▶ _Text segment_:
╭──
Nine out of 17 analysts and economists surveyed by Yonhap Infomax, the financial news arm of Yonhap News Agency, forecast the Bank of Korea will slash the base rate to 1.5 percent at its policy meeting on Thursday.
  

If the BOK implements the rate cut as forecast, it will mark the second rate cut this year following a surprise rate cut in March. It will also mark a cumulative rate cut of 1 percentage point since August last year.
  

The respondents who projected a rate cut said that while household debt concerns persist, the unprecedented spread of the respiratory disease may provide the BOK an opportunity to take action amid criticism that an additional rate hike will further stoke household debt.
  

South Korea has reported its sixth death from MERS on Monday, along with 23 new cases that brought the total number of people diagnosed with the disease here to 87.
  

"Consumption has been faring relatively well compared with sluggish exports and investments. But with the spread of MERS, consumption is likely to sour. MERS may provide an excuse for 'a pre-emptive rate cut,'" said Kim Sang-hoon, an analyst at KB Investment & Securities Co.
╰──
▶ _Tasks to complete_:
1 - From the Bank of Korea report, set down the words starting with "If the BOK implements" and going on through "stoke household debt.".
2 - Name every organization mentioned in the Bank of Korea report.

▶ _Supplied information_:
╭──
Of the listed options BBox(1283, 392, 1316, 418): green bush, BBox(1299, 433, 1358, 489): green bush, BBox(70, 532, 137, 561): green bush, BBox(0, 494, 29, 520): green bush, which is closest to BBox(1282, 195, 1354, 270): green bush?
╰──
▶ _Solutions_:
1 -
If the BOK implements the rate cut as forecast, it will mark the second rate cut this year following a surprise rate cut in March. It will also mark a cumulative rate cut of 1 percentage point since August last year.
  

The respondents who projected a rate cut said that while household debt concerns persist, the unprecedented spread of the respiratory disease may provide the BOK an opportunity to take action amid criticism that an additional rate hike will further stoke household debt.

2 -
Yonhap Infomax
Yonhap News Agency
Bank of Korea (BOK)
KB Investment & Securities Co.